**OBJETIVO DEL EJERCICIO**
Continúa el texto fuente sobre palabras y relatos a partir de su última oración.

**TEXTO FUENTE**
▽

Me gusta la palabra… / Microrrelato

 

Cachivache es una palabra muy pelotuda (…) Y me gusta la palabra cachivache, porque viene de abajo. (…) Es una palabra de las mamás y abuelas que tiene dos veces la letra «ch»(…).

Nicanor Parra. Premio Cervantes 2011

Me gusta la palabra…

 

Imaginación, porque vuela más rápido que la luz.

Esférica, porque es esdrújula, como esdrújula.

Cuento, porque no me los sé todos. Mito, porque fue el primer cuento.

Vergüenza, porque lleva diéresis. Es un signo de distinción.

Taller ( de escritura), porque es donde, (literariamente), me reparan.

Hijo, porque significa dar la vida. Libro, porque me la da.

Mente, porque es donde vivimos la realidad.

Tebeo, porque es más nuestra que cómic, que es una gilipollez.

No me gusta la palabra Posverdad, porque es mentira.

 

La foto muestra un haiku de Juan Fernández-Aceytuno, escrito sobre hielo.

 

 

Esferas/ Relato

 

Sol omnia regit. El sol todo lo gobierna.

△

**DATOS REGISTRADOS**
▽

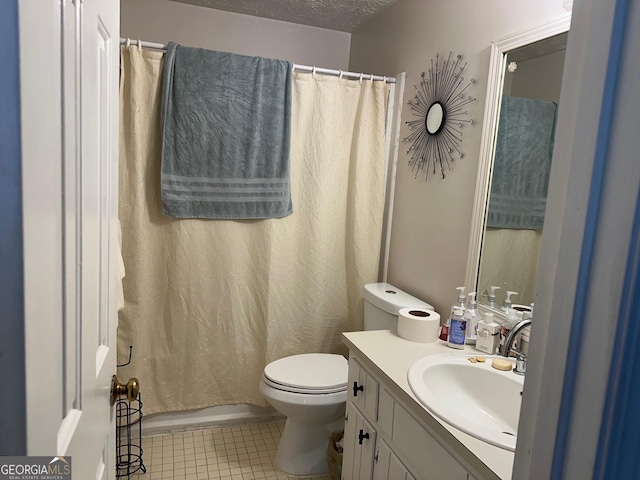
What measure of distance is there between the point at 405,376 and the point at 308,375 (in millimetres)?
773

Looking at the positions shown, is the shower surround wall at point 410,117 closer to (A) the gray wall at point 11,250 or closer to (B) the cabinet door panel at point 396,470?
(B) the cabinet door panel at point 396,470

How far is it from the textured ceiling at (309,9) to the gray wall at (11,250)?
7.61 feet

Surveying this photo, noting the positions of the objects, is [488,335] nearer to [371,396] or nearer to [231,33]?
[371,396]

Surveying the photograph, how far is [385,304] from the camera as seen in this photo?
6.91 ft

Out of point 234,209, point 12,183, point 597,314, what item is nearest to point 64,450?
point 12,183

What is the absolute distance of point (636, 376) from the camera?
1.47 feet

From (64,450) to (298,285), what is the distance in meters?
1.93

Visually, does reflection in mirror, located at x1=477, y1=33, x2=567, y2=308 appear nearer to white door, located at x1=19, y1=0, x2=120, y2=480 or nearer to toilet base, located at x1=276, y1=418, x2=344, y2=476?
toilet base, located at x1=276, y1=418, x2=344, y2=476

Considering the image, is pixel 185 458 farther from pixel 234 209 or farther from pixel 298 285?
pixel 234 209

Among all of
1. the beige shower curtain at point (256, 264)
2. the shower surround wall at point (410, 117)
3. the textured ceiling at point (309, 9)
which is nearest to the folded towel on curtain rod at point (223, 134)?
the beige shower curtain at point (256, 264)

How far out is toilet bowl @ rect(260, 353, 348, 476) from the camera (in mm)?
2020

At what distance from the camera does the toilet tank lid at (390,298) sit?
2.06 meters

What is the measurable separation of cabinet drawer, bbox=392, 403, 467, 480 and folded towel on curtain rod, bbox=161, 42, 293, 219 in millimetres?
1299

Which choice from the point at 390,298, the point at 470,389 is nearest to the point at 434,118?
the point at 390,298
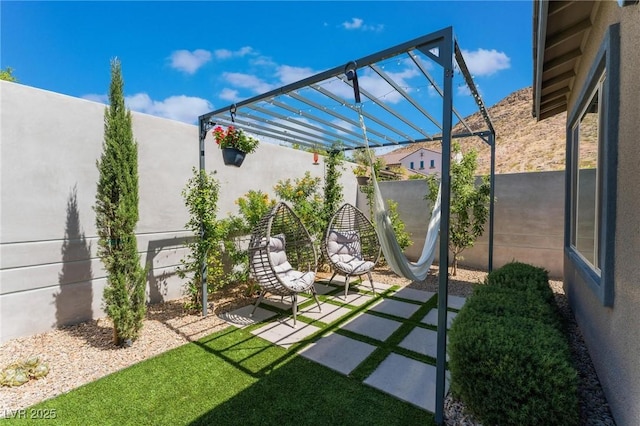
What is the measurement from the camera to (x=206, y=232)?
4.14 m

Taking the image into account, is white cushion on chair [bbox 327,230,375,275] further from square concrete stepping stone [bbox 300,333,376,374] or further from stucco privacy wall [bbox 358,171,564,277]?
stucco privacy wall [bbox 358,171,564,277]

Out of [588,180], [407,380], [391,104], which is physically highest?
[391,104]

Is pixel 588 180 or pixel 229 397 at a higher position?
pixel 588 180

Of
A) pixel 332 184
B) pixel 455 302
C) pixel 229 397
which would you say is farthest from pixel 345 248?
pixel 229 397

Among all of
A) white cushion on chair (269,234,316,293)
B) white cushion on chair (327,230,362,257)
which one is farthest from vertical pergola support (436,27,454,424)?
white cushion on chair (327,230,362,257)

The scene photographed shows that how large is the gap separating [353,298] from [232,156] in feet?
10.5

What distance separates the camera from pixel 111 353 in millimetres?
3051

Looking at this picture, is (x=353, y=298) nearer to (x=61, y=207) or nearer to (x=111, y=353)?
(x=111, y=353)

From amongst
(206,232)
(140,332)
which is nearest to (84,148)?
(206,232)

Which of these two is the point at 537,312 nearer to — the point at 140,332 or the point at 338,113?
the point at 338,113

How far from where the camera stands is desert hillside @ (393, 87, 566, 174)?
61.1 feet

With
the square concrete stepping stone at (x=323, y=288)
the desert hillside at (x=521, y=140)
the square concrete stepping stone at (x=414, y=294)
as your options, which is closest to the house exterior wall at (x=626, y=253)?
the square concrete stepping stone at (x=414, y=294)

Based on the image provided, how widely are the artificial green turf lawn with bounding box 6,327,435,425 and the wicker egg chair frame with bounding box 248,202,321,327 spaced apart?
3.55 ft

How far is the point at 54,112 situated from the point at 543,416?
5.17 meters
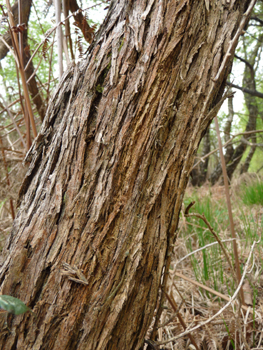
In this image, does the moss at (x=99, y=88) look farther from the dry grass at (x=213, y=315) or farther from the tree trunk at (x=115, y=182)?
the dry grass at (x=213, y=315)

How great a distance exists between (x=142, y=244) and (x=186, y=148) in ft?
1.09

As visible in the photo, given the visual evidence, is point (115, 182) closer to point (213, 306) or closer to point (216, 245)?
point (213, 306)

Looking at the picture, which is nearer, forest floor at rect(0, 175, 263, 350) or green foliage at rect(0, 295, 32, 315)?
green foliage at rect(0, 295, 32, 315)

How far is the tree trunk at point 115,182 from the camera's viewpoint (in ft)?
2.26

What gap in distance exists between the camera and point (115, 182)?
73 centimetres

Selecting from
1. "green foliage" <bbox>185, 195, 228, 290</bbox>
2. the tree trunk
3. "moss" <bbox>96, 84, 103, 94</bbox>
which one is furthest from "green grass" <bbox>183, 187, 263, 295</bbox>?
"moss" <bbox>96, 84, 103, 94</bbox>

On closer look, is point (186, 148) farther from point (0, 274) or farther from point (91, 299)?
point (0, 274)

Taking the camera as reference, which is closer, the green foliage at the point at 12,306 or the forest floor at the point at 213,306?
the green foliage at the point at 12,306

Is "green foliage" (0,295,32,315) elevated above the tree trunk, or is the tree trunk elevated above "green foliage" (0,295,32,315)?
the tree trunk

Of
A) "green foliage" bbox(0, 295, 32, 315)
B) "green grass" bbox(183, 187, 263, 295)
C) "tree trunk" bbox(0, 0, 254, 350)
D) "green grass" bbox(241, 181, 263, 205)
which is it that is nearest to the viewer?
"green foliage" bbox(0, 295, 32, 315)

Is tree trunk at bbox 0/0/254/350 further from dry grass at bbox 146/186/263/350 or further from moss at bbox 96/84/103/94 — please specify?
dry grass at bbox 146/186/263/350

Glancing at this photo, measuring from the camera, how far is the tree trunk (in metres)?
0.69

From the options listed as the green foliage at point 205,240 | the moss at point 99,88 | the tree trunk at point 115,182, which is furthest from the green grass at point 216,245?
the moss at point 99,88

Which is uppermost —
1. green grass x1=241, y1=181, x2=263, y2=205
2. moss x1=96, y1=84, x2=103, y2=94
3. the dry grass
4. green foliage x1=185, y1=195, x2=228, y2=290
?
moss x1=96, y1=84, x2=103, y2=94
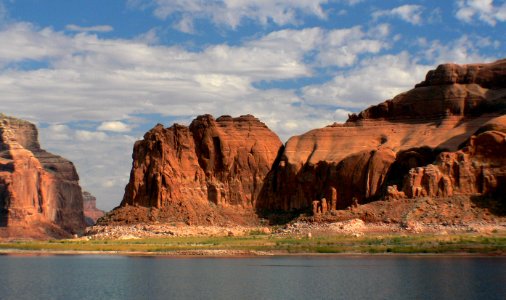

△

**RESULTADO DEL EJERCICIO**
Apenas había recorrido unos metros después de bajarme del autobús, cuando vi la frase tallada en un pequeño monolito, en mitad de un jardincito de verdes luminosos, a la entrada de la Ciudad Vieja de Toruń. Entre sus murallas —hoy derruidas: escenario de aventuras infantiles— nació Nicolás Copérnico. Fue él quien se atrevió a decir que el sol estaba quieto y que eran los planetas los que giraban alrededor de este. Suya es la máxima del monolito.

Mi hijo estudia en Toruń con una beca Erasmus. Hoy tiene un examen de polaco. Cuando lo finalice tomaremos un tren a Gdańsk. Mientras lo espero, me he sentado en una terraza a tomar una cerveza, enfrente del antiguo Ayuntamiento, el corazón de la ciudad medieval. En una esquina del edificio, cara al que fuera su estudio, está «Nicolaus Copernicus», en bronce.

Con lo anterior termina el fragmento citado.